Begin Source text

There you go, a little pre-bed podcast for yourself. I love it. Well, I appreciate your time and I’m excited to dive into everything you’ve got going on. I know, you know, listeners and followers of this show probably have heard your name before. I know I had when I was introduced to you. But first, tell us a little bit about yourself as a professional golfer, and I guess just over the career, about yourself that led up to where you are today.

NICK O’HERN

Yeah, sure. Yeah, you know, I grew up in Western Australia, over in Perth there, and um, wasn’t much, funnily enough, wasn’t much good as an amateur golfer. I ended up doing a traineeship, where I learned to teach, and I started my professional golf career as a teaching pro, interestingly enough, in my early 20s, and then, I guess, in my mid 20s I sort of figured the game out and connected with the right people as far as a coach goes and a sports psychologist, and got really, started improving through my mid to late 20s, and then kind of worked my way up through the rankings. I ended up playing, probably, well started here in Australia, then went across to the European tour, and then eventually got my world ranking down into the top 50 in the world, and headed across to the U.S., and played on the PGA Tour for a number of years as well. So probably about a 20 year playing career all-up, and about 5 years or so ago, um, I stopped playing full-time, and uh, my family and I moved back to Australia about 3 years ago, after living in your neck of the woods. We lived in Orlando, FL for about 13 years, and uh, just decided to move back to Australia and, uh, sort of, you know, finish off life down here, and I’m thoroughly enjoying it back down here. I’ve almost come full circle in a way because I’m back to helping golfers of all levels, doing a bit of coaching, some corporate golf outings, writing some books, doing a bit of TV commentary, and involved in a couple of exciting new companies. So, um, plenty going on, that’s for sure.

End Source text

▶ [Exercise task]: Extend the interview with the golfer above, picking up after its final line.

Begin Stored rows

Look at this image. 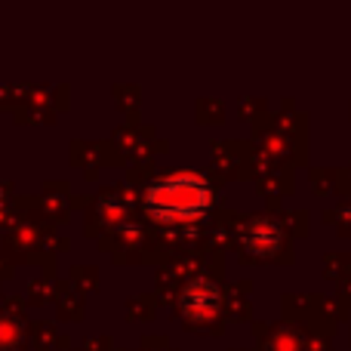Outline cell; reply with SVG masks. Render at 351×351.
<instances>
[{"instance_id":"6da1fadb","label":"cell","mask_w":351,"mask_h":351,"mask_svg":"<svg viewBox=\"0 0 351 351\" xmlns=\"http://www.w3.org/2000/svg\"><path fill=\"white\" fill-rule=\"evenodd\" d=\"M148 206H154V213H160V216H173L176 213V219H188L194 213H204L206 188L200 179L179 176V179H170L154 188L148 194Z\"/></svg>"}]
</instances>
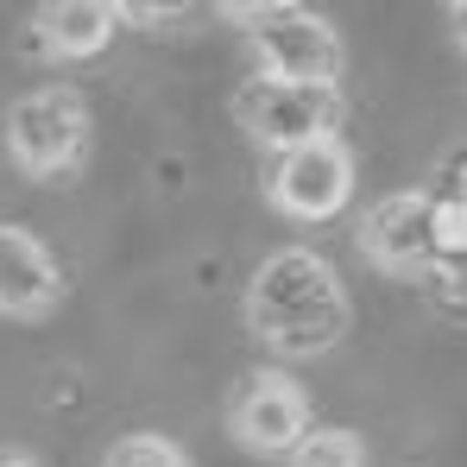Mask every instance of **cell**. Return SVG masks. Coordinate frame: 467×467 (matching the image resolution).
I'll return each mask as SVG.
<instances>
[{"instance_id":"cell-1","label":"cell","mask_w":467,"mask_h":467,"mask_svg":"<svg viewBox=\"0 0 467 467\" xmlns=\"http://www.w3.org/2000/svg\"><path fill=\"white\" fill-rule=\"evenodd\" d=\"M246 322L259 341H272L278 354H322L341 341L348 328V297L328 259L316 253H278L253 272L246 291Z\"/></svg>"},{"instance_id":"cell-2","label":"cell","mask_w":467,"mask_h":467,"mask_svg":"<svg viewBox=\"0 0 467 467\" xmlns=\"http://www.w3.org/2000/svg\"><path fill=\"white\" fill-rule=\"evenodd\" d=\"M234 13H240V19H253L259 77L335 88V70H341V38H335V26H328V19H316L310 6H234Z\"/></svg>"},{"instance_id":"cell-3","label":"cell","mask_w":467,"mask_h":467,"mask_svg":"<svg viewBox=\"0 0 467 467\" xmlns=\"http://www.w3.org/2000/svg\"><path fill=\"white\" fill-rule=\"evenodd\" d=\"M88 146V108L77 88H32L13 114H6V152L32 177H57L70 171Z\"/></svg>"},{"instance_id":"cell-4","label":"cell","mask_w":467,"mask_h":467,"mask_svg":"<svg viewBox=\"0 0 467 467\" xmlns=\"http://www.w3.org/2000/svg\"><path fill=\"white\" fill-rule=\"evenodd\" d=\"M240 127L272 152H304L316 140H335V88L253 77L240 88Z\"/></svg>"},{"instance_id":"cell-5","label":"cell","mask_w":467,"mask_h":467,"mask_svg":"<svg viewBox=\"0 0 467 467\" xmlns=\"http://www.w3.org/2000/svg\"><path fill=\"white\" fill-rule=\"evenodd\" d=\"M234 442L253 455H285L310 436V398L291 373H253L246 386L234 391Z\"/></svg>"},{"instance_id":"cell-6","label":"cell","mask_w":467,"mask_h":467,"mask_svg":"<svg viewBox=\"0 0 467 467\" xmlns=\"http://www.w3.org/2000/svg\"><path fill=\"white\" fill-rule=\"evenodd\" d=\"M354 196V158L341 140H316L304 152L278 158V177H272V202L291 215V222H328L341 215Z\"/></svg>"},{"instance_id":"cell-7","label":"cell","mask_w":467,"mask_h":467,"mask_svg":"<svg viewBox=\"0 0 467 467\" xmlns=\"http://www.w3.org/2000/svg\"><path fill=\"white\" fill-rule=\"evenodd\" d=\"M430 215H436V202L417 196V190H398V196H386V202H373V215L360 222L367 259L386 265V272H398V278H404V272H423V265L436 259Z\"/></svg>"},{"instance_id":"cell-8","label":"cell","mask_w":467,"mask_h":467,"mask_svg":"<svg viewBox=\"0 0 467 467\" xmlns=\"http://www.w3.org/2000/svg\"><path fill=\"white\" fill-rule=\"evenodd\" d=\"M64 278L32 228H0V316H45Z\"/></svg>"},{"instance_id":"cell-9","label":"cell","mask_w":467,"mask_h":467,"mask_svg":"<svg viewBox=\"0 0 467 467\" xmlns=\"http://www.w3.org/2000/svg\"><path fill=\"white\" fill-rule=\"evenodd\" d=\"M38 45L51 57H95L114 26H120V6H101V0H64V6H38Z\"/></svg>"},{"instance_id":"cell-10","label":"cell","mask_w":467,"mask_h":467,"mask_svg":"<svg viewBox=\"0 0 467 467\" xmlns=\"http://www.w3.org/2000/svg\"><path fill=\"white\" fill-rule=\"evenodd\" d=\"M291 467H367V449L354 430H310L291 449Z\"/></svg>"},{"instance_id":"cell-11","label":"cell","mask_w":467,"mask_h":467,"mask_svg":"<svg viewBox=\"0 0 467 467\" xmlns=\"http://www.w3.org/2000/svg\"><path fill=\"white\" fill-rule=\"evenodd\" d=\"M108 467H190V462H183V449L164 442V436H127V442L108 455Z\"/></svg>"},{"instance_id":"cell-12","label":"cell","mask_w":467,"mask_h":467,"mask_svg":"<svg viewBox=\"0 0 467 467\" xmlns=\"http://www.w3.org/2000/svg\"><path fill=\"white\" fill-rule=\"evenodd\" d=\"M430 234H436V253H467V202L462 196H442L436 215H430Z\"/></svg>"},{"instance_id":"cell-13","label":"cell","mask_w":467,"mask_h":467,"mask_svg":"<svg viewBox=\"0 0 467 467\" xmlns=\"http://www.w3.org/2000/svg\"><path fill=\"white\" fill-rule=\"evenodd\" d=\"M0 467H32V462L26 455H0Z\"/></svg>"},{"instance_id":"cell-14","label":"cell","mask_w":467,"mask_h":467,"mask_svg":"<svg viewBox=\"0 0 467 467\" xmlns=\"http://www.w3.org/2000/svg\"><path fill=\"white\" fill-rule=\"evenodd\" d=\"M455 26H462V45H467V6H462V13H455Z\"/></svg>"}]
</instances>
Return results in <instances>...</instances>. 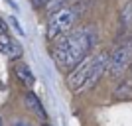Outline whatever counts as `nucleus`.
I'll return each mask as SVG.
<instances>
[{
	"label": "nucleus",
	"mask_w": 132,
	"mask_h": 126,
	"mask_svg": "<svg viewBox=\"0 0 132 126\" xmlns=\"http://www.w3.org/2000/svg\"><path fill=\"white\" fill-rule=\"evenodd\" d=\"M0 53L8 55L10 59H20L22 53H24V49H22V45L18 44L12 36L2 33V36H0Z\"/></svg>",
	"instance_id": "423d86ee"
},
{
	"label": "nucleus",
	"mask_w": 132,
	"mask_h": 126,
	"mask_svg": "<svg viewBox=\"0 0 132 126\" xmlns=\"http://www.w3.org/2000/svg\"><path fill=\"white\" fill-rule=\"evenodd\" d=\"M32 2V6L36 8V10H42V8H47V6L51 4V0H30Z\"/></svg>",
	"instance_id": "9b49d317"
},
{
	"label": "nucleus",
	"mask_w": 132,
	"mask_h": 126,
	"mask_svg": "<svg viewBox=\"0 0 132 126\" xmlns=\"http://www.w3.org/2000/svg\"><path fill=\"white\" fill-rule=\"evenodd\" d=\"M120 22L122 26H132V0L128 4L122 6V12H120Z\"/></svg>",
	"instance_id": "1a4fd4ad"
},
{
	"label": "nucleus",
	"mask_w": 132,
	"mask_h": 126,
	"mask_svg": "<svg viewBox=\"0 0 132 126\" xmlns=\"http://www.w3.org/2000/svg\"><path fill=\"white\" fill-rule=\"evenodd\" d=\"M81 4H69L65 6V8H61V10L53 12L50 16V20H47V30H45V38H47V41H57L59 38H63V36H67V33L73 32V26L77 24L79 16H81Z\"/></svg>",
	"instance_id": "f03ea898"
},
{
	"label": "nucleus",
	"mask_w": 132,
	"mask_h": 126,
	"mask_svg": "<svg viewBox=\"0 0 132 126\" xmlns=\"http://www.w3.org/2000/svg\"><path fill=\"white\" fill-rule=\"evenodd\" d=\"M14 73H16L18 81L22 83L24 87H34V83H36V77H34L32 69H30V65H26V63H16L14 65Z\"/></svg>",
	"instance_id": "0eeeda50"
},
{
	"label": "nucleus",
	"mask_w": 132,
	"mask_h": 126,
	"mask_svg": "<svg viewBox=\"0 0 132 126\" xmlns=\"http://www.w3.org/2000/svg\"><path fill=\"white\" fill-rule=\"evenodd\" d=\"M39 126H50V124H47V122H44V124H39Z\"/></svg>",
	"instance_id": "4468645a"
},
{
	"label": "nucleus",
	"mask_w": 132,
	"mask_h": 126,
	"mask_svg": "<svg viewBox=\"0 0 132 126\" xmlns=\"http://www.w3.org/2000/svg\"><path fill=\"white\" fill-rule=\"evenodd\" d=\"M0 126H4V124H2V118H0Z\"/></svg>",
	"instance_id": "2eb2a0df"
},
{
	"label": "nucleus",
	"mask_w": 132,
	"mask_h": 126,
	"mask_svg": "<svg viewBox=\"0 0 132 126\" xmlns=\"http://www.w3.org/2000/svg\"><path fill=\"white\" fill-rule=\"evenodd\" d=\"M12 126H32L28 120H24V118H14L12 120Z\"/></svg>",
	"instance_id": "f8f14e48"
},
{
	"label": "nucleus",
	"mask_w": 132,
	"mask_h": 126,
	"mask_svg": "<svg viewBox=\"0 0 132 126\" xmlns=\"http://www.w3.org/2000/svg\"><path fill=\"white\" fill-rule=\"evenodd\" d=\"M22 103H24V106H26L30 112H32L36 118H38L42 124L44 122H47V112H45V108H44V104H42V100L36 97V95L32 93V91H28V93H24V97H22Z\"/></svg>",
	"instance_id": "39448f33"
},
{
	"label": "nucleus",
	"mask_w": 132,
	"mask_h": 126,
	"mask_svg": "<svg viewBox=\"0 0 132 126\" xmlns=\"http://www.w3.org/2000/svg\"><path fill=\"white\" fill-rule=\"evenodd\" d=\"M128 65H132V36L126 38L122 44H118L116 49L110 53L109 71H110V75L118 77Z\"/></svg>",
	"instance_id": "7ed1b4c3"
},
{
	"label": "nucleus",
	"mask_w": 132,
	"mask_h": 126,
	"mask_svg": "<svg viewBox=\"0 0 132 126\" xmlns=\"http://www.w3.org/2000/svg\"><path fill=\"white\" fill-rule=\"evenodd\" d=\"M97 44V30L93 26H81L51 44V59L61 69H75L83 59H87Z\"/></svg>",
	"instance_id": "f257e3e1"
},
{
	"label": "nucleus",
	"mask_w": 132,
	"mask_h": 126,
	"mask_svg": "<svg viewBox=\"0 0 132 126\" xmlns=\"http://www.w3.org/2000/svg\"><path fill=\"white\" fill-rule=\"evenodd\" d=\"M69 0H51V4L47 6V10L53 14V12H57V10H61V8H65V6H69L67 4Z\"/></svg>",
	"instance_id": "9d476101"
},
{
	"label": "nucleus",
	"mask_w": 132,
	"mask_h": 126,
	"mask_svg": "<svg viewBox=\"0 0 132 126\" xmlns=\"http://www.w3.org/2000/svg\"><path fill=\"white\" fill-rule=\"evenodd\" d=\"M91 67H93V55H89L87 59H83L75 69L69 71V75H67V87L71 89L73 93H81V91L87 89Z\"/></svg>",
	"instance_id": "20e7f679"
},
{
	"label": "nucleus",
	"mask_w": 132,
	"mask_h": 126,
	"mask_svg": "<svg viewBox=\"0 0 132 126\" xmlns=\"http://www.w3.org/2000/svg\"><path fill=\"white\" fill-rule=\"evenodd\" d=\"M2 33H8V26H6L4 20L0 18V36H2Z\"/></svg>",
	"instance_id": "ddd939ff"
},
{
	"label": "nucleus",
	"mask_w": 132,
	"mask_h": 126,
	"mask_svg": "<svg viewBox=\"0 0 132 126\" xmlns=\"http://www.w3.org/2000/svg\"><path fill=\"white\" fill-rule=\"evenodd\" d=\"M130 71H132V65H130Z\"/></svg>",
	"instance_id": "dca6fc26"
},
{
	"label": "nucleus",
	"mask_w": 132,
	"mask_h": 126,
	"mask_svg": "<svg viewBox=\"0 0 132 126\" xmlns=\"http://www.w3.org/2000/svg\"><path fill=\"white\" fill-rule=\"evenodd\" d=\"M116 100H122V99H132V81L124 79V81L118 83V87L114 89V93H112Z\"/></svg>",
	"instance_id": "6e6552de"
}]
</instances>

End Stored rows

▶ [Result of the exercise]:
RYAN KNUPPEL

Yeah, that’s for sure. I want to stay on your career for a little bit here before we dive in to the future. Um, you know, you’ve had, you had some success, you know, you were a very successful golfer, probably still are. Uh, tell us about the, one of the biggest feats, I mean I keep reading all around, the only man to beat Tiger Woods twice in the World Match Play Championship. I mean, nobody else can claim that, is that correct? That is amazing. Tell us a little bit about what it was like to play Tiger in Match Play.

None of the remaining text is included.